アンソロジー『殺人鬼の放課後』

殺人鬼の放課後―ミステリ・アンソロジー〈2〉 (角川スニーカー文庫)

殺人鬼の放課後―ミステリ・アンソロジー〈2〉 (角川スニーカー文庫)

先月のオフ会でいただいた本。このシリーズはⅤまででているが、なぜかこれだけ持ってなかったのでものすごく嬉しかった。
四人の作者それぞれ面白かったのだが、私にとっての収穫は乙一を初体験したことだ。乙一は今まで気になっていたがなぜか読む機会がなかった。ここに収録された「SEVEN ROOMS」は殺人鬼に殺される恐怖をあおるのがうまい。
部屋が7つ。その中にそれぞれつかまった人がおり、毎日順番に殺されていく。

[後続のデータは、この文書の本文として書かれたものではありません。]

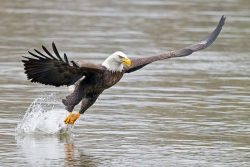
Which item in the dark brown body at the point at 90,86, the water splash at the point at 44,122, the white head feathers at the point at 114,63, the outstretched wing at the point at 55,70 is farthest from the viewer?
the water splash at the point at 44,122

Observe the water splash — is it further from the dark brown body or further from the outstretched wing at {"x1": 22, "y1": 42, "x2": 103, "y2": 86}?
the outstretched wing at {"x1": 22, "y1": 42, "x2": 103, "y2": 86}

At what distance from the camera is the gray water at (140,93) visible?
30.7 ft

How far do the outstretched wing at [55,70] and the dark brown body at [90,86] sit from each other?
111 millimetres

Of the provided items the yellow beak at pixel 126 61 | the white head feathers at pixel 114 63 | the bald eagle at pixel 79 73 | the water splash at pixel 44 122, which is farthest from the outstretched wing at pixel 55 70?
the water splash at pixel 44 122

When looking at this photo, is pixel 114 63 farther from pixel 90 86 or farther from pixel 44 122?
pixel 44 122

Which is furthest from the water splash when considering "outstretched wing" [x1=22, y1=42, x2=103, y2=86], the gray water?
"outstretched wing" [x1=22, y1=42, x2=103, y2=86]

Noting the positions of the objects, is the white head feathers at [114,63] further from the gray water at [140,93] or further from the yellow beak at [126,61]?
the gray water at [140,93]

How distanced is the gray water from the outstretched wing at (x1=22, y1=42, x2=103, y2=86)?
0.74 metres

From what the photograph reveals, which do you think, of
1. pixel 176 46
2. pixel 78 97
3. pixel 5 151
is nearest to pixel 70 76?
pixel 78 97

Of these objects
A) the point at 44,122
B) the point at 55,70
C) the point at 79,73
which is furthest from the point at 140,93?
the point at 55,70

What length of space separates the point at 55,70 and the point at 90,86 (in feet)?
2.12

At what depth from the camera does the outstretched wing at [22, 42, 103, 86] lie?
31.6 ft

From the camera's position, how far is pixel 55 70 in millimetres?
9828

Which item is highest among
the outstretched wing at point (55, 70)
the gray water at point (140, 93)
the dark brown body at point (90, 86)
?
the outstretched wing at point (55, 70)
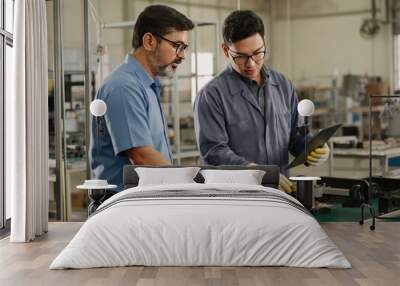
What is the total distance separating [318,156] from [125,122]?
190 centimetres

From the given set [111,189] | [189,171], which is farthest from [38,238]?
[189,171]

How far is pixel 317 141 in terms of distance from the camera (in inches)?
262

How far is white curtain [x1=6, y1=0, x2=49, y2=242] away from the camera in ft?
19.0

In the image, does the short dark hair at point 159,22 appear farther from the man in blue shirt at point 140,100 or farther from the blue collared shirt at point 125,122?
the blue collared shirt at point 125,122

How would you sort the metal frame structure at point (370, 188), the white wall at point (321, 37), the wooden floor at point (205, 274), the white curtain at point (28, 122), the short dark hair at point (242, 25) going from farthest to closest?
the white wall at point (321, 37) → the short dark hair at point (242, 25) → the metal frame structure at point (370, 188) → the white curtain at point (28, 122) → the wooden floor at point (205, 274)

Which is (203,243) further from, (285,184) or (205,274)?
(285,184)

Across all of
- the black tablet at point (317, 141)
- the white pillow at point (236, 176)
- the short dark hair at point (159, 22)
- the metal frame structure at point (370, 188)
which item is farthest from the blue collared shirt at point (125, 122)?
the metal frame structure at point (370, 188)

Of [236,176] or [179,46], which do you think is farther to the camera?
A: [179,46]

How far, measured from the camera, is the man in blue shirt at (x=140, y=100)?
6449mm

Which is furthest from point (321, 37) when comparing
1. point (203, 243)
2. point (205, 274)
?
point (205, 274)

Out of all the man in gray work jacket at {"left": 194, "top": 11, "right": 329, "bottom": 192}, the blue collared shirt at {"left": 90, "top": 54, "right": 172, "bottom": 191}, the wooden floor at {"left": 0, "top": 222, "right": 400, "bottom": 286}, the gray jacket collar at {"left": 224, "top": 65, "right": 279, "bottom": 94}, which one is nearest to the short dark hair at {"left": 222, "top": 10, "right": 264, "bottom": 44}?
the man in gray work jacket at {"left": 194, "top": 11, "right": 329, "bottom": 192}

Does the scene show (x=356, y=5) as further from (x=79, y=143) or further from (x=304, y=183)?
(x=79, y=143)

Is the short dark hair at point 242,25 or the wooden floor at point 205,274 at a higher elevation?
the short dark hair at point 242,25

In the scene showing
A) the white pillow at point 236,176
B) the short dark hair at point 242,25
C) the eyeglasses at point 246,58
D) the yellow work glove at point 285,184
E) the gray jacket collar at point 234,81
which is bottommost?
the yellow work glove at point 285,184
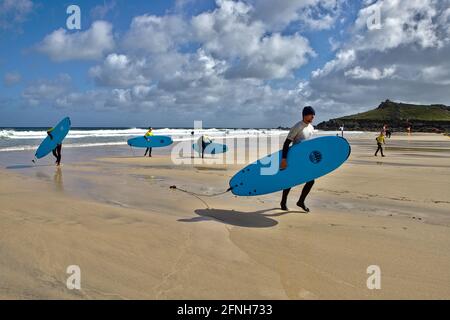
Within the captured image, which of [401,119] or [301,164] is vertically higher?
[401,119]

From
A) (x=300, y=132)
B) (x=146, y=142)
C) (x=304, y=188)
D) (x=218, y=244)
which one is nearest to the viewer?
(x=218, y=244)

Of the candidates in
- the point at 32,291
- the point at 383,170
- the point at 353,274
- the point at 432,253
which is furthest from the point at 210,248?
the point at 383,170

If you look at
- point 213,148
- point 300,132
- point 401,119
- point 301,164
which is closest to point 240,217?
point 301,164

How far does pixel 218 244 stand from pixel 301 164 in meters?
2.17

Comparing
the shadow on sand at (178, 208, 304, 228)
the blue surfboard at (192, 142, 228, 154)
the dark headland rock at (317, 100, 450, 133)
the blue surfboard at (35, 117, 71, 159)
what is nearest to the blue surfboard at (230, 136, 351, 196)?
the shadow on sand at (178, 208, 304, 228)

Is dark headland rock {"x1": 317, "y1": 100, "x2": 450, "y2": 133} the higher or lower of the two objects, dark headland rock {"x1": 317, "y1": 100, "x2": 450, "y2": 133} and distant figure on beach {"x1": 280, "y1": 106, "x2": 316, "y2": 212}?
the higher

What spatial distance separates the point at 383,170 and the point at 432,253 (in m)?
8.28

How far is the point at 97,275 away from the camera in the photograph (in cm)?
304

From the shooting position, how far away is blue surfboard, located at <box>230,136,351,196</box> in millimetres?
5473

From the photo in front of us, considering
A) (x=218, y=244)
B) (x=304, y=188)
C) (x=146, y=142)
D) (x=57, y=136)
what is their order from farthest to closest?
(x=146, y=142), (x=57, y=136), (x=304, y=188), (x=218, y=244)

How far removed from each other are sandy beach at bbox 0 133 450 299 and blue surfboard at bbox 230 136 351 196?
467 mm

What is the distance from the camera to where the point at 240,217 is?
5273mm

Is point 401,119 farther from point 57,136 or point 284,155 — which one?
point 284,155

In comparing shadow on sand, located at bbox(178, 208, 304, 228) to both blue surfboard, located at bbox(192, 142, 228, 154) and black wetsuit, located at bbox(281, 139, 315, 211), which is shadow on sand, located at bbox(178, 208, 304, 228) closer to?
black wetsuit, located at bbox(281, 139, 315, 211)
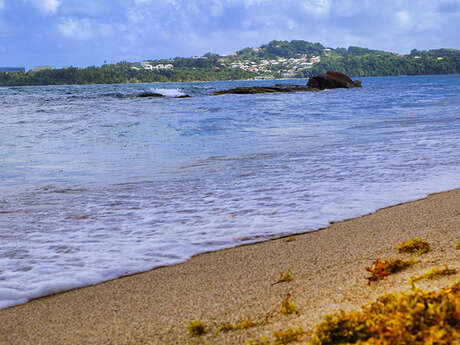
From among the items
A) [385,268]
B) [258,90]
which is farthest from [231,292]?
[258,90]

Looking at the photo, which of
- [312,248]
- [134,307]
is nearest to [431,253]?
[312,248]

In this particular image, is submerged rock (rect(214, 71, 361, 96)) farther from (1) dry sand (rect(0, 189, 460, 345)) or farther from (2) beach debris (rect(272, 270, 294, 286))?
(2) beach debris (rect(272, 270, 294, 286))

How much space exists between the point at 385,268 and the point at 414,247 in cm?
58

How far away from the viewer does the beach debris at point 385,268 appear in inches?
97.7

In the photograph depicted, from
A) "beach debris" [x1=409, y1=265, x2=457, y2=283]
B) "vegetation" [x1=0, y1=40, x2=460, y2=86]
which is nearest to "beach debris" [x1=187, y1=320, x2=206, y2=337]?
"beach debris" [x1=409, y1=265, x2=457, y2=283]

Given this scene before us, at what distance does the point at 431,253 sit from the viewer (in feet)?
9.50

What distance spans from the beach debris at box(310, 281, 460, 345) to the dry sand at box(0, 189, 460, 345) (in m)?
0.25

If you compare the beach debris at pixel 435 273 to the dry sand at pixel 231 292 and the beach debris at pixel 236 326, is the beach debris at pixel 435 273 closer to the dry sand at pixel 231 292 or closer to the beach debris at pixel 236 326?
the dry sand at pixel 231 292

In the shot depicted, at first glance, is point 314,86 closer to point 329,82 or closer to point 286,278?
point 329,82

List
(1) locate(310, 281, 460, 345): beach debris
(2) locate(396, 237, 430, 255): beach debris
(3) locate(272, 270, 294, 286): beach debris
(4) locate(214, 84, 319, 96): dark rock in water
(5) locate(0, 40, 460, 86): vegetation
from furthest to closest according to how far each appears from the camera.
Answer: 1. (5) locate(0, 40, 460, 86): vegetation
2. (4) locate(214, 84, 319, 96): dark rock in water
3. (2) locate(396, 237, 430, 255): beach debris
4. (3) locate(272, 270, 294, 286): beach debris
5. (1) locate(310, 281, 460, 345): beach debris

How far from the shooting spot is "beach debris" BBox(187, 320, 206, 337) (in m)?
2.15

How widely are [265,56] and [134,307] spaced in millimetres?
203294

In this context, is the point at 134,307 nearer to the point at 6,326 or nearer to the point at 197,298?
the point at 197,298

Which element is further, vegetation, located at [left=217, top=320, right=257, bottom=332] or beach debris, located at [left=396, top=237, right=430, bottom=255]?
beach debris, located at [left=396, top=237, right=430, bottom=255]
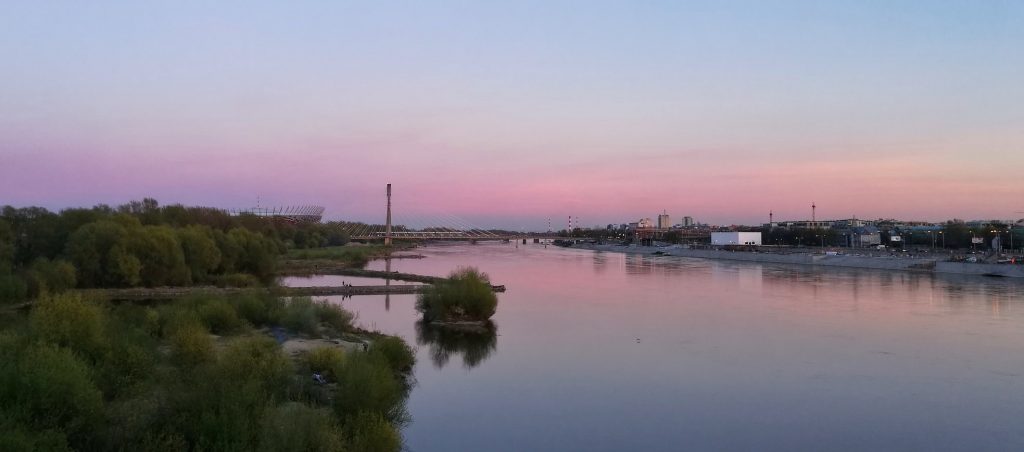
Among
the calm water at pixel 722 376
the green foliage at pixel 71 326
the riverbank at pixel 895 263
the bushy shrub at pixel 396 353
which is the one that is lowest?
the calm water at pixel 722 376

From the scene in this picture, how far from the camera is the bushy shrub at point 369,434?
6729mm

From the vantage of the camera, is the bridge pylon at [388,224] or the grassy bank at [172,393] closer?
the grassy bank at [172,393]

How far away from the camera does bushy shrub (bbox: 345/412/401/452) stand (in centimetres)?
673

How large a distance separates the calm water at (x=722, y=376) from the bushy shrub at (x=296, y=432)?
270cm

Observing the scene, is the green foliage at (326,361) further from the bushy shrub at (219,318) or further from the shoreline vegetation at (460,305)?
the shoreline vegetation at (460,305)

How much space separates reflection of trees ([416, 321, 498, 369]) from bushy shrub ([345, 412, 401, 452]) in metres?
6.23

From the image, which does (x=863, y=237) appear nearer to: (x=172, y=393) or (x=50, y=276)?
(x=50, y=276)

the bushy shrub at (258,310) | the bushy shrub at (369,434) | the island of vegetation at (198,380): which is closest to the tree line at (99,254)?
the island of vegetation at (198,380)

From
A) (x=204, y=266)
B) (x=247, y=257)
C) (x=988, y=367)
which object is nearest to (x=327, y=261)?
(x=247, y=257)

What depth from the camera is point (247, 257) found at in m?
33.6

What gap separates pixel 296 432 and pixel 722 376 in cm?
888

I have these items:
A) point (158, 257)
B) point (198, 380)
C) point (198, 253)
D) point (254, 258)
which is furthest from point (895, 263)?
point (198, 380)

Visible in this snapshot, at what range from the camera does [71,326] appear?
8438mm

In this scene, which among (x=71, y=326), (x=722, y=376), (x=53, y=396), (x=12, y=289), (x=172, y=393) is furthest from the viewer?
(x=12, y=289)
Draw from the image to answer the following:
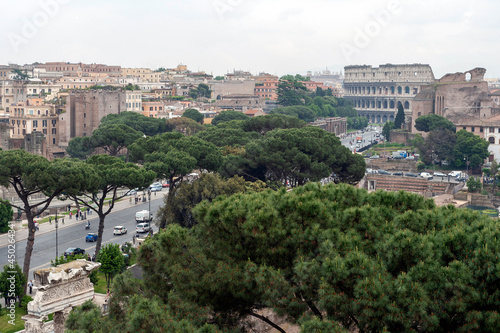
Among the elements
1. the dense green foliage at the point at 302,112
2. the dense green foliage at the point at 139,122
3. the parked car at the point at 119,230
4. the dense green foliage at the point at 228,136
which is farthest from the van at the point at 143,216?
the dense green foliage at the point at 302,112

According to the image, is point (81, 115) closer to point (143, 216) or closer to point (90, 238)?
point (143, 216)

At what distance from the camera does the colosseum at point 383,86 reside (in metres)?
118

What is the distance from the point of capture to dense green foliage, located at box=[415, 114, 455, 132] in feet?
188

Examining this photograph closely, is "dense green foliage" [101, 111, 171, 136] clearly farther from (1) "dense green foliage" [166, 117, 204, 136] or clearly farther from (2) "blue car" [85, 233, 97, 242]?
(2) "blue car" [85, 233, 97, 242]

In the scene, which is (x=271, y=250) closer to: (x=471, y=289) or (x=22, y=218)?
(x=471, y=289)

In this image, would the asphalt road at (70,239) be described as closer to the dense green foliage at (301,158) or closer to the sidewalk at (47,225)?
the sidewalk at (47,225)

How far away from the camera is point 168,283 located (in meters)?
13.3

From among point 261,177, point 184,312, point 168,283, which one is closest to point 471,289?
point 184,312

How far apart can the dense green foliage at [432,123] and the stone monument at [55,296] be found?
44.9 meters

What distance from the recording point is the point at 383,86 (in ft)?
405

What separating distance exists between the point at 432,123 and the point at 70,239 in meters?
36.5

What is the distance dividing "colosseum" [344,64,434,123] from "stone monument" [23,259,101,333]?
335ft

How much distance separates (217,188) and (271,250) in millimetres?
16495

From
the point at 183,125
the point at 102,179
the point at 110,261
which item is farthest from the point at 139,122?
the point at 110,261
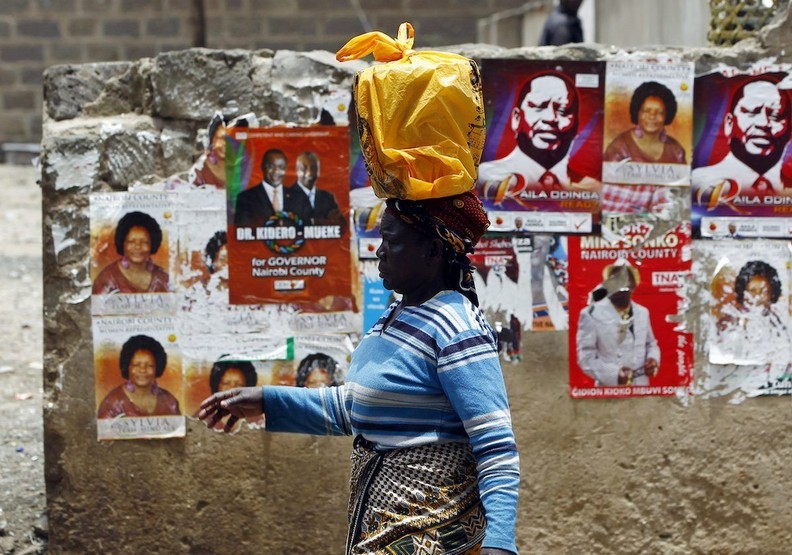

一日一日自分の殺される番が近づいていく――恐怖心は次第に高まる。
このシチュエーションの作り方、いかにもゲーム的というかゲーム世代の発想ではないか。旧来とは違う方法論で小説が作られている感がある。この作者、新時代を担う旗手として大いに期待が出来る――この期待、裏切られるかどうかは他作品を読まねばわかるまいが、評判を聞く限りではその心配もなさそうだ。